RFC 5227 adds some interesting things over RFC 826:

  • When we are doing an ARP probe (broadcast ARP request) to see whether an IP address is owned by somebody or not, we have to keep the sender’s IP address as zero because if the IP address is already owned by somebody else, then our probe will poison the caches of other hosts.
  • An ARP announcement (broadcast ARP request) i ssimilar to ARP probe, but the sender and the target IP address is the same. (GARP)
  • An ARP broadcast request is an “assertion” and a “question” – the sender fields assert its information, the target fields question informaiton.
  • It is probably impossible to ask any truly pure question; asking any question necessarily invites    speculation about why the interrogator wants to know the answer.
  • In some applications of IPv4 Address Conflict Detection (ACD), it may be advantageous to deliver ARP  Replies using broadcast instead of unicast because this allows address conflicts to be detected sooner    than might otherwise happen – the tradeoff with increased broadcast traffic is worth having compared to increased reliability and fault tolerance.
  • RFC 826 implies that replies to ARP Requests are usually delivered using unicast, but it is also acceptable to deliver ARP Replies using broadcast.
  • The RFC has a nice definition of two hosts residing on the same link – when a packet is sent from one host to another, it arrives unmodified (in its entirety) to the destination and a broadcast packet reaches all the nodes in the link. Actually link layer header may be modified (in non-Ethernet [token ring] cases), but IP header and IP payload should not be modified. That is a more precise definition
  • Probing an address takes place during many events – not just IP address configuraiton – link toggle, link connected etc.
  • For ARP Probe – this initial random delay helps ensure that a large number of hosts powered on at the  same time do not all send their initial probe packets simultaneously.
  • While we are doing a probe:
    • If an ARP request/reply comes with “sender’ address same as the probe address, ACD (Address Conflict Detection) cries foul
    • If an ARP probe comes for the same address but with different “sender” hardware address, then ACD cries foul. This is the reason why sender hardware address “must” be populated. If, because of some loop, the ARP probe packet comes back to us, then this will save us from crying foul.
  • ARP probe rate limit can kick in if conflict detection crosses a threshold
  • ARP Announcement is same as ARP Probe but with sender and target fields having the same IP address. The Opcde is NOT a reply, but a request
  • When a host wants to defend an address (and other host also wants to do the same), then for very ARP announcement made, if we send another announcement in return, then there will be an endless loop.

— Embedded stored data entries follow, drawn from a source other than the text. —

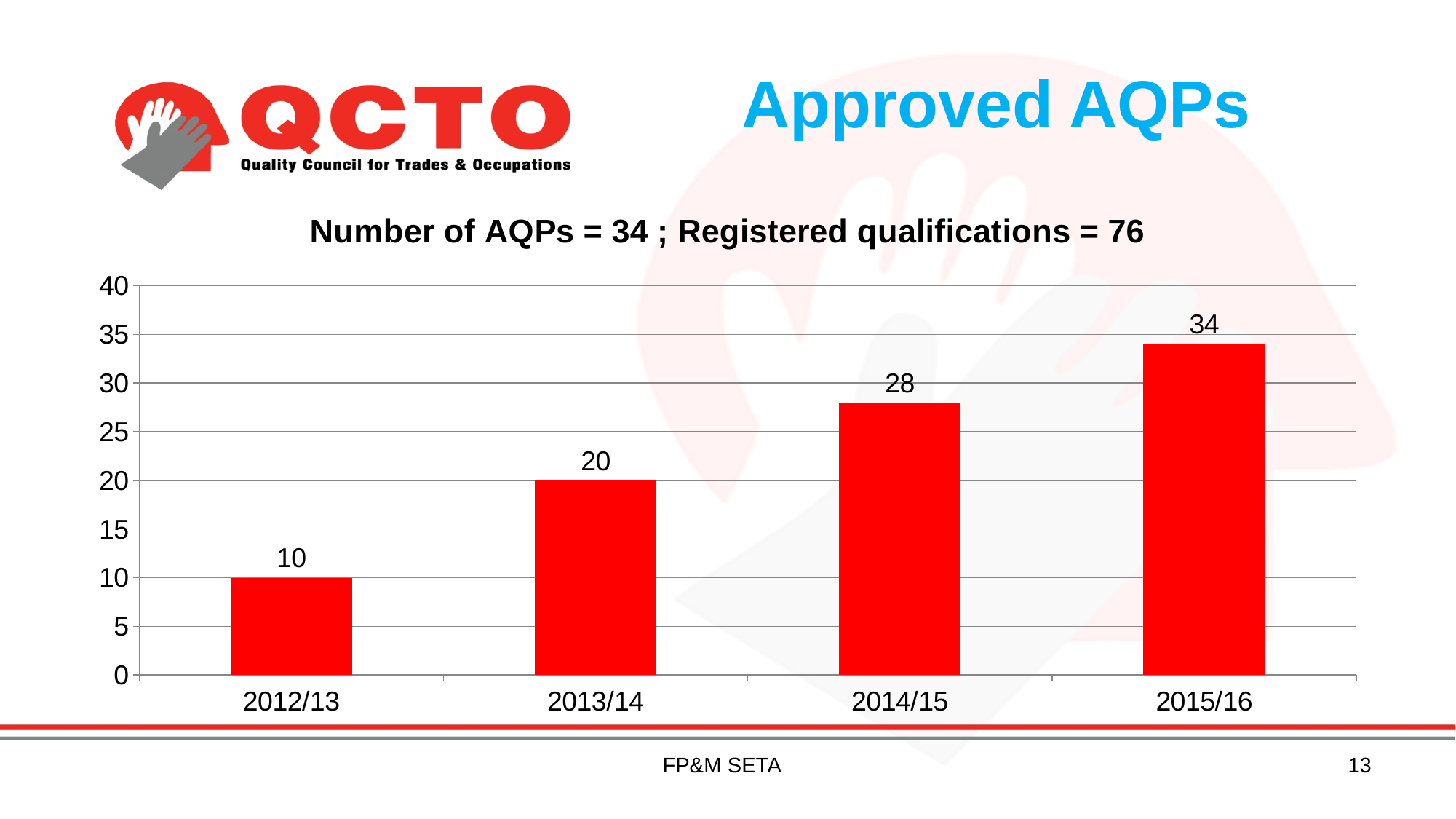
What is the difference between the values for 2015/16 and 2014/15? 6 What is the value for 2013/14? 20 Do the values rise or fall from 2012/13 to 2015/16? rise Which year has the lowest value? 2012/13 What is the value for 2012/13? 10 Is the value for 2014/15 greater or less than 25? greater What kind of chart is shown on the slide? bar chart How many years are shown on the x axis? 4 What is the value for 2014/15? 28 Which is larger, the value for 2013/14 or the value for 2014/15? 2014/15 Which year has the highest value? 2015/16 What is the value for 2015/16? 34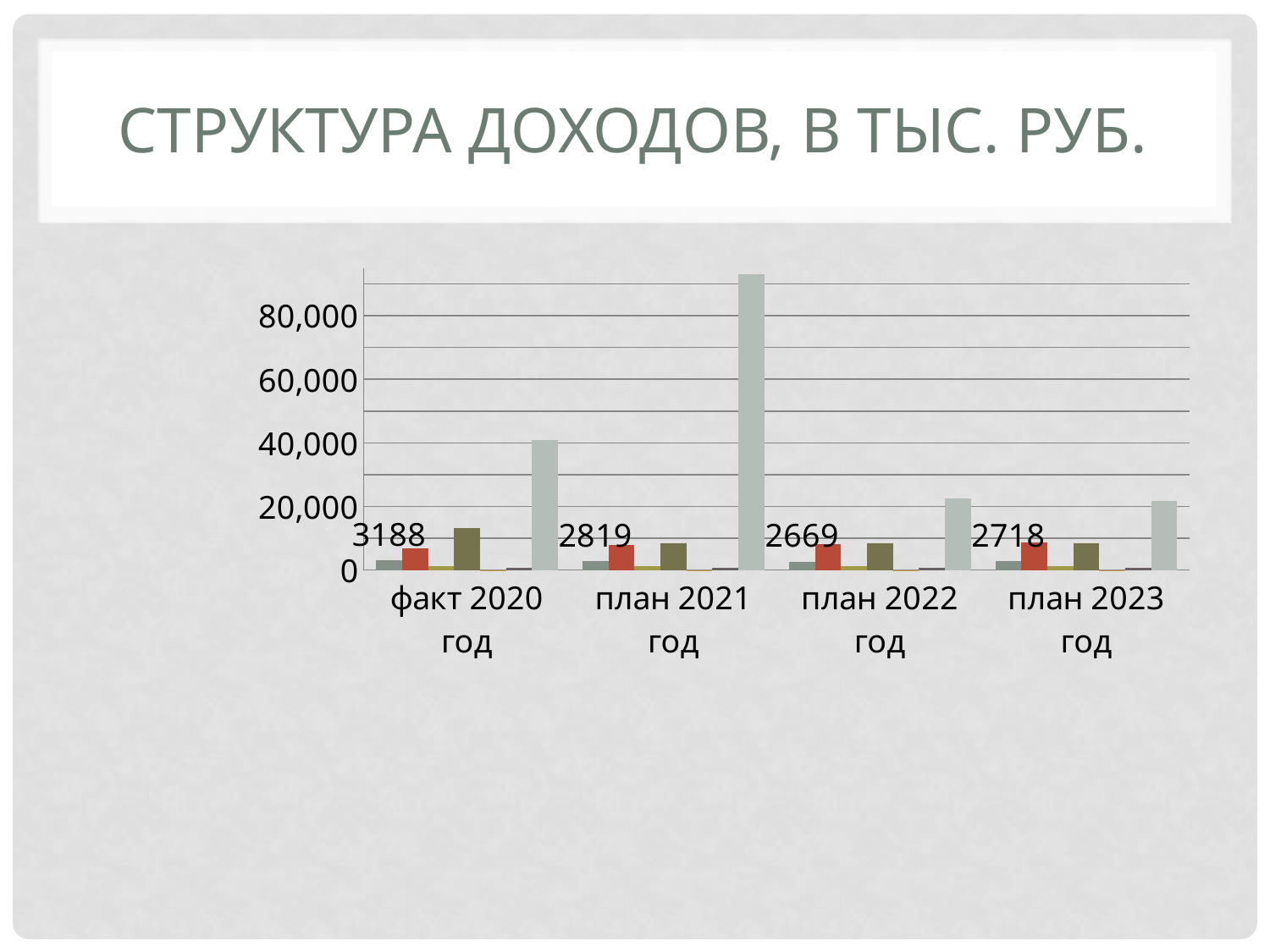
What is the labelled value for the first series in план 2022 год? 2669 Is the tallest bar in план 2021 год greater or less than 80,000? greater Among the labelled values (3188, 2819, 2669, 2718), which category has the highest? факт 2020 год What is the difference between the labelled values for факт 2020 год and план 2021 год? 369 Is the tallest bar in факт 2020 год greater or less than 60,000? less What is the title of the chart? СТРУКТУРА ДОХОДОВ, В ТЫС. РУБ. What is the labelled value for the first series in план 2023 год? 2718 How many categories are shown on the x axis? 4 Among the labelled values (3188, 2819, 2669, 2718), which category has the lowest? план 2022 год What is the labelled value for the first series in план 2021 год? 2819 What type of chart is shown on the slide? bar chart What is the labelled value for the first series in факт 2020 год? 3188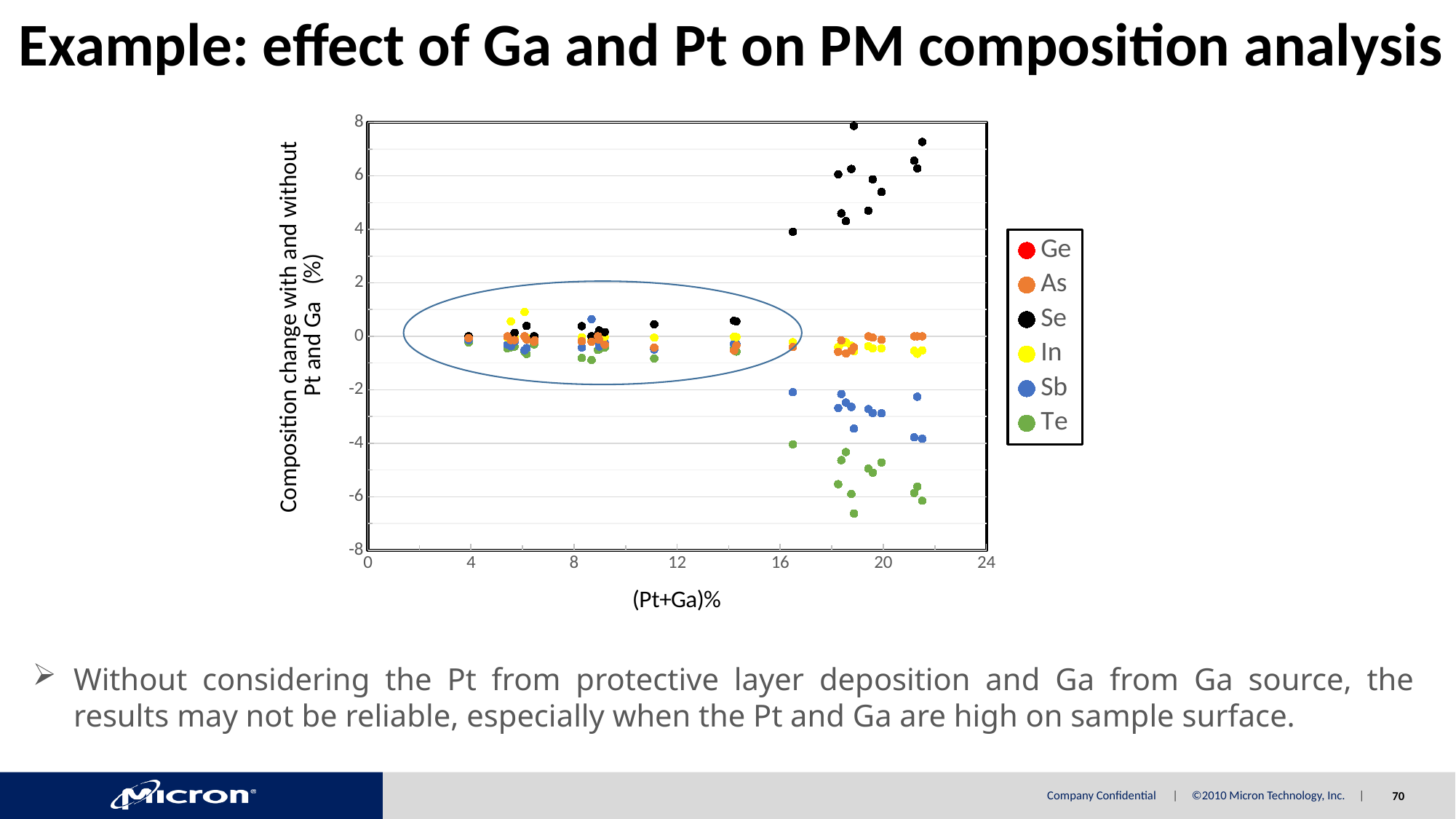
Is the lowest Te value greater or less than -6? less What kind of chart is shown on the slide? scatter chart Which series are listed in the legend? Ge, As, Se, In, Sb, Te What is the label of the x axis? (Pt+Ga)% Which series has the highest composition change values at high (Pt+Ga)%? Se Do the Te values rise or fall as (Pt+Ga)% increases? fall At (Pt+Ga)% around 20, which series has larger values, Se or Sb? Se Which series has the lowest composition change values at high (Pt+Ga)%? Te How many series does the legend list? 6 Is the highest Se value greater or less than 6? greater Do the Se values rise or fall as (Pt+Ga)% increases? rise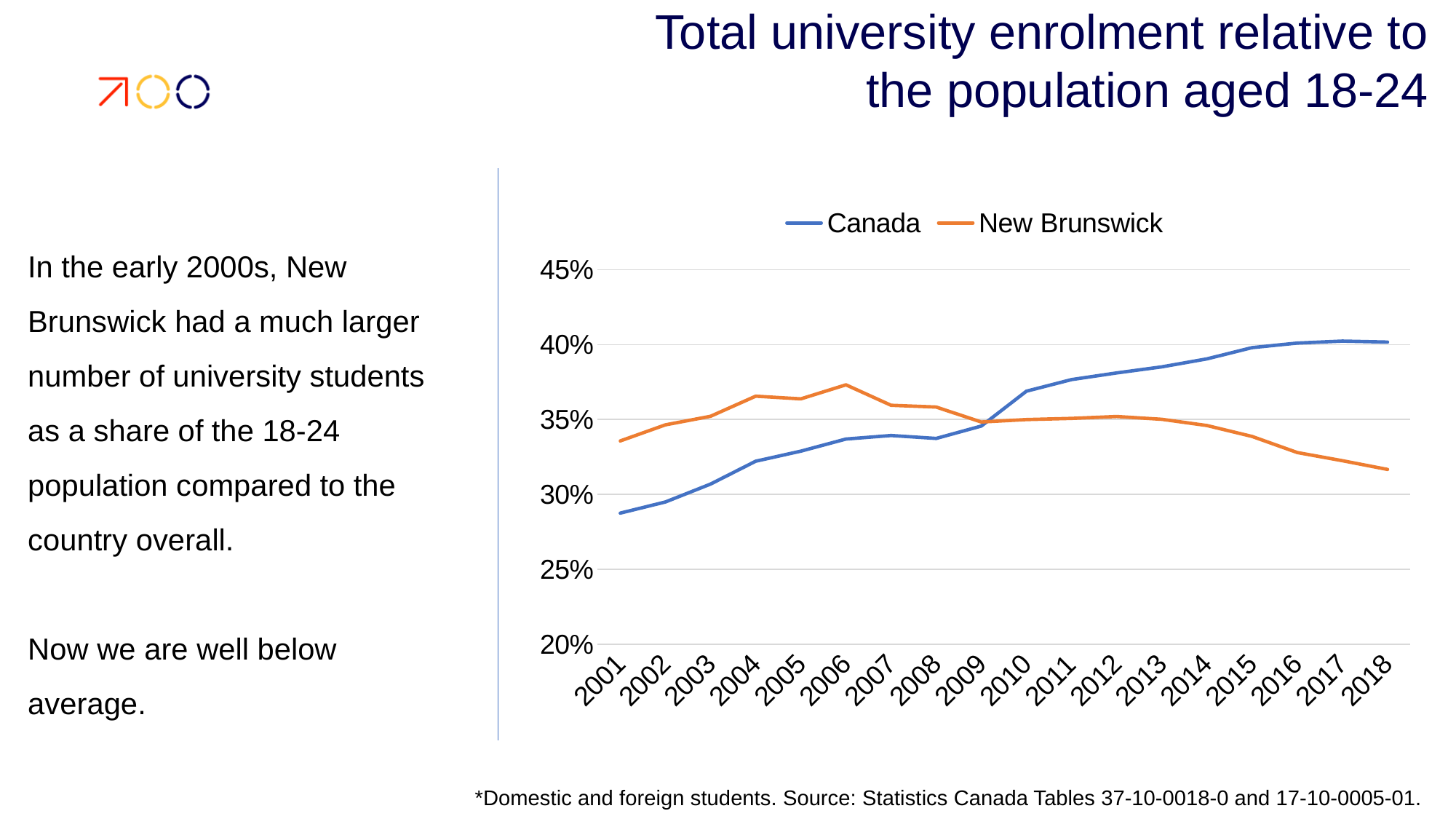
Is the value for New Brunswick in 2018 greater or less than 35%? less Is the value for Canada in 2001 greater or less than 30%? less How many series does the legend list? 2 Does the Canada series generally rise or fall from 2001 to 2018? rise Is the value for New Brunswick in 2006 greater or less than 35%? greater What kind of chart is shown on the slide? line chart How many years are shown on the x axis? 18 Which series is shown in orange? New Brunswick Does the New Brunswick series rise or fall from 2012 to 2018? fall Which series has the higher value in 2016, Canada or New Brunswick? Canada Which series has the higher value in 2004, Canada or New Brunswick? New Brunswick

  • Before abandoning an address due to a conflict, hosts SHOULD actively attempt to reset any existing connections using that address.
  • ARP replies as broadcast is desirable when we want to quickly resolve conflicts – like when two hosts are partitioned and initially assume that both have unique IP address. This is mandatory in ACD of dynamically configured IPv4 link local address.
  • Broadcast ARP Replies SHOULD NOT be used universally. Broadcast ARP Replies should be used where the benefit of faster conflict detection outweighs the cost of increased broadcast traffic and increased  packet processing load on the participant network hosts.
  • The “principle of least surprise” dictates that where there are two or more ways to solve a networking problem that are otherwise equally good, the one with the fewest unusual properties is the one likely to have the fewest interoperability problems with existing implementation – because of which ARP announcements are “requests” and not “replies”. In summary, there are more ways that an incorrect ARP implementation    might plausibly reject an ARP Reply (which usually occurs as a result of being solicited by the client) than an ARP Request (which is already expected to occur unsolicited)
  • What Stevens describes as Gratuitous ARP is the exact same packet that this document refers to by the more descriptive term ‘ARP Announcement’
  • GARP is not active – it is just passive. ARP Announcement is in fact, active.